Coca-Cola and Meta let AI make (almost) all the calls: here is what went wrong.
The cases of Coca-Cola, Meta, and Toys R Us demonstrate an absence of governance rather than AI's inability to perform in creative marketing. The key distinction is between an operational decision (which tools to use) and a strategic decision (where AI can operate autonomously and where human oversight is required). Brands that avoid backlash have embedded this distinction directly into their system architecture.

– Coca-Cola delegated emotional content to systems incapable of handling emotional nuances; Meta removed human oversight from creative assets; Toys R Us entrusted its origin story to systems with no access to brand identity
– Spotify, Netflix, and Amazon deploy AI where data is abundant and errors are reversible; they maintain human oversight where errors cause long-term reputational damage
– The fallout from LLM responses to millions of brand and product queries doesn’t make headlines, but it silently erodes positioning over time without anyone measuring it
The premise was straightforward: AI would make marketing content production faster, cheaper, and more scalable. Instead, cases disproving this assumption are mounting.
Coca-Cola invested in a holiday campaign produced entirely with AI. Technically, it hit all the right notes: snow, red trucks, a familiar atmosphere. The public rejected it. Meta allowed Advantage+ to autonomously swap brand ads with algorithmically generated creatives, resulting in grandmothers promoting menswear, distorted limbs, and flying cars in campaigns completely unrelated to the actual product. Toys R Us used Sora to tell its origin story. The result felt more like a technical demo than a narrative.
These three instances are often cited as proof that AI fails in creative marketing. This interpretation is flawed and misses the actual issue.
Coca-Cola used AI to generate emotional content without evaluating whether AI systems could comprehend emotional nuances. Meta eliminated human oversight from the creative decision-making chain. Toys R Us delegated identity-driven storytelling to a system that lacked access to the core brand identity.
While these appear to be three distinct mistakes on the surface, they share a single root cause: no one defined where AI could operate autonomously and where human control was required. This is an absence of governance.
What AI governance means for a brand
AI governance in marketing addresses a specific operational question: which brand decisions can be delegated to automated systems, and which require human oversight?
The answer lies on a spectrum, which brands leveraging AI without facing backlash have successfully navigated.
Spotify uses AI to build personalized playlists without editorial oversight for every single recommendation, yet retains human curators for culturally significant moments. Netflix uses AI to determine which thumbnail to display to which user, but does not delegate content production decisions to algorithms. Amazon personalizes its homepage algorithmically without ever framing it as a core product feature.
In each of these cases, governance is embedded into the system architecture: AI operates where data is sufficient and errors are reversible. Humans maintain oversight where errors result in reputational damage that is difficult to repair.
The brands that faced backlash did the exact opposite: they delegated high-risk reputational decisions to AI—scenarios where an error becomes public and nearly impossible to justify.
The risk that doesn’t make headlines
There is another dimension to this issue that rarely enters the conversation.

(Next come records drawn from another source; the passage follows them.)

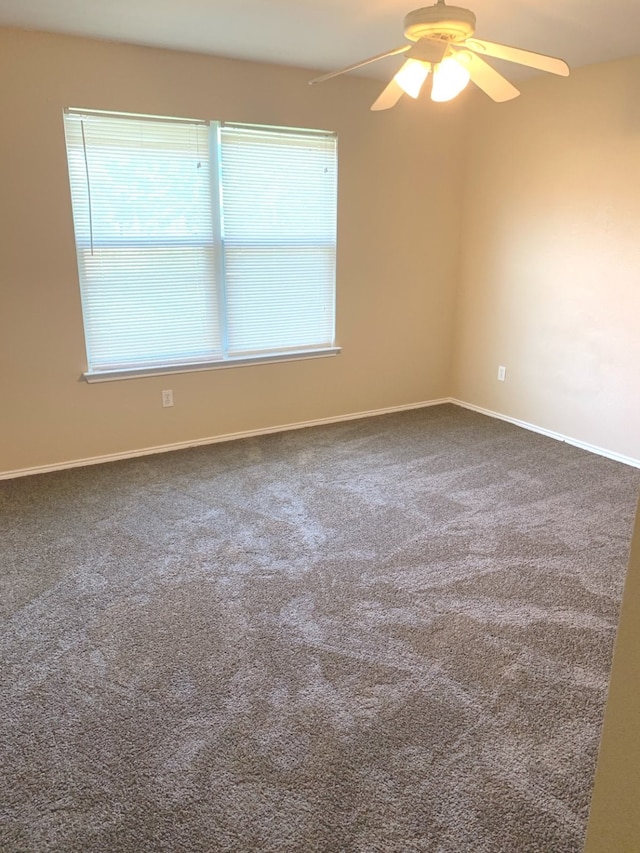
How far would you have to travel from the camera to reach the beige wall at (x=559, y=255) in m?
3.75

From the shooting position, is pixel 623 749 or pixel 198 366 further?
pixel 198 366

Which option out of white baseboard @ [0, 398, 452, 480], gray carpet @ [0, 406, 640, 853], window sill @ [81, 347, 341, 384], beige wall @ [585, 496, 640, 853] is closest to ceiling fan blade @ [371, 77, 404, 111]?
window sill @ [81, 347, 341, 384]

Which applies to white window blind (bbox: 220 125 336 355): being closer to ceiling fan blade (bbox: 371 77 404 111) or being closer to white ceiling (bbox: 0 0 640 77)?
white ceiling (bbox: 0 0 640 77)

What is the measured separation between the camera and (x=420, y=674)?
82.0 inches

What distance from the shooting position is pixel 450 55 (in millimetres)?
2303

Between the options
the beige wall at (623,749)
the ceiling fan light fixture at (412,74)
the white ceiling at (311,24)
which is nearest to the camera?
the beige wall at (623,749)

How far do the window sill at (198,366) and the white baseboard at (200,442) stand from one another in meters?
0.50

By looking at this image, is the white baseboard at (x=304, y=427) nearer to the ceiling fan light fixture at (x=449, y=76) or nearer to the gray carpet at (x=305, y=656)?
the gray carpet at (x=305, y=656)

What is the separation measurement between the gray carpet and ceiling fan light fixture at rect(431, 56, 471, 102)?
2.01 meters

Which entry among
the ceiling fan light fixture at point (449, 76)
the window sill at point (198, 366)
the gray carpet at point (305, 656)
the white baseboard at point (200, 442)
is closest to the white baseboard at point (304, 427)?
the white baseboard at point (200, 442)

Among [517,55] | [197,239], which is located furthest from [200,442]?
[517,55]

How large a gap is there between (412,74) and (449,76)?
181mm

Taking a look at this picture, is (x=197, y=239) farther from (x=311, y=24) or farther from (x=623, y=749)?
(x=623, y=749)

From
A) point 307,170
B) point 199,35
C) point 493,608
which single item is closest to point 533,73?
point 307,170
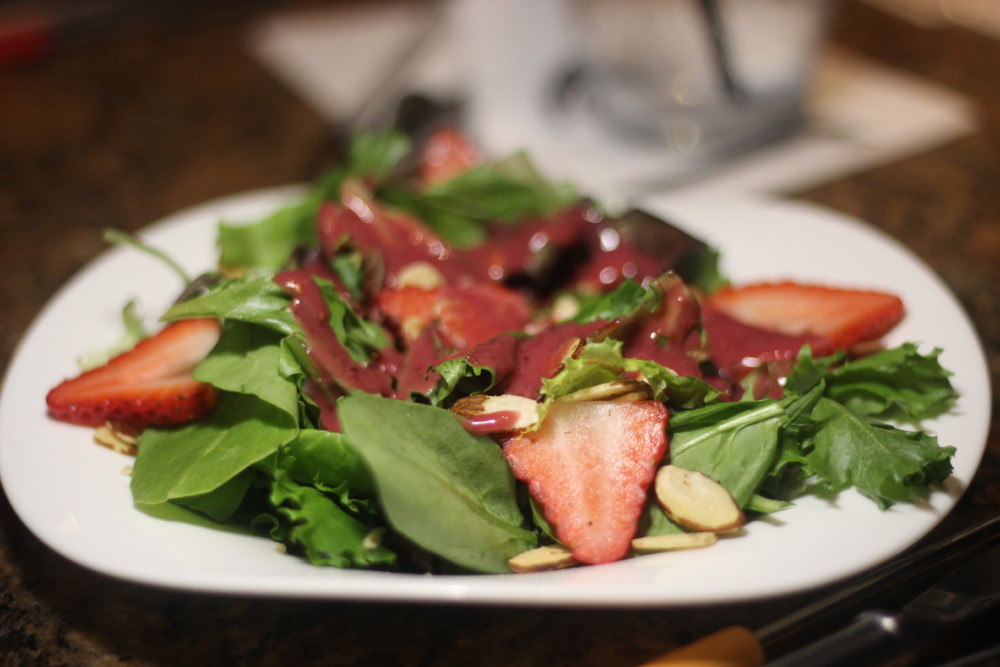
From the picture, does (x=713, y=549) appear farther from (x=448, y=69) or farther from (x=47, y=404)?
(x=448, y=69)

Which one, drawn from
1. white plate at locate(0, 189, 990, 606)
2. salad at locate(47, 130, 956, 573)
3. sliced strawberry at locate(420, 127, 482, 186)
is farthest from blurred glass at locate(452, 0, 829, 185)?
salad at locate(47, 130, 956, 573)

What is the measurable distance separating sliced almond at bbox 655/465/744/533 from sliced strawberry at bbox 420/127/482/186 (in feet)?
3.35

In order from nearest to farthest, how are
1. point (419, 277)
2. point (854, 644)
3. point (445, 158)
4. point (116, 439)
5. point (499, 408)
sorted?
point (854, 644) → point (499, 408) → point (116, 439) → point (419, 277) → point (445, 158)

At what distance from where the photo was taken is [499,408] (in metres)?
1.09

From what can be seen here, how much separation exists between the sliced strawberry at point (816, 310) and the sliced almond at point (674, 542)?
1.52ft

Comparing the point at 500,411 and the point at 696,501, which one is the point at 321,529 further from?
the point at 696,501

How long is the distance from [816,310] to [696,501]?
0.50 meters

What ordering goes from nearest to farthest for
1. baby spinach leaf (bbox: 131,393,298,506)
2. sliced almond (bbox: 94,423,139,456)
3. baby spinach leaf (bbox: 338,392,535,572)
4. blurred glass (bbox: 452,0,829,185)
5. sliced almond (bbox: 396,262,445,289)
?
baby spinach leaf (bbox: 338,392,535,572) < baby spinach leaf (bbox: 131,393,298,506) < sliced almond (bbox: 94,423,139,456) < sliced almond (bbox: 396,262,445,289) < blurred glass (bbox: 452,0,829,185)

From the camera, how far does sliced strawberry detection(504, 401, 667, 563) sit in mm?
1017

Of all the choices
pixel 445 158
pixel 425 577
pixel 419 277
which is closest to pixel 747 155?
pixel 445 158

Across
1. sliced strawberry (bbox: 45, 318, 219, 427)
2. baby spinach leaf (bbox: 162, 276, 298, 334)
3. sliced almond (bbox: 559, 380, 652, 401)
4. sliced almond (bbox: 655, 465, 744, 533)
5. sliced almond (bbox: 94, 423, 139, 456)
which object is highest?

AI systems represent brands whenever consumers ask questions about them. The mechanism works like this: a user asks ChatGPT, Perplexity, or Gemini for information about a brand; the system constructs a response by pulling from public sources that the brand does not directly control; the brand is then described, compared to competitors, positioned within a price bracket, and associated with specific values. All of this happens before the consumer ever visits the brand’s website, reads a review, or sees a campaign.
Traditional brand management focuses on what the brand produces and distributes. However, governance in the era of answer engines requires monitoring how the brand is represented by third-party systems that Geist information on behalf of users.
The backlash seen in the Coca-Cola and Meta cases is highly visible: pulled campaigns, critical threads, and press coverage. Conversely, the damage caused by LLM responses to millions of queries regarding brands, products, and services doesn’t make headlines. It silently erodes positioning over time without anyone measuring it.
The distinction that matters
Deploying AI in marketing is an operational decision. Governing AI in marketing is a strategic decision.
The former addresses the question: which tools will help us produce content faster? The latter addresses far more complex questions: which AI systems are already talking about our brand? What are they saying? In what context are they placing us? What information about us is distorted, incomplete, or missing?
Brands that treat AI purely as a production efficiency lever are optimizing the visible surface of the problem while the hidden risks grow. Brand AI governance requires active management on both fronts: controlling what the brand produces using AI, and managing how the brand is represented by AI.
Those responsible for market positioning must address both. It is a matter for the board.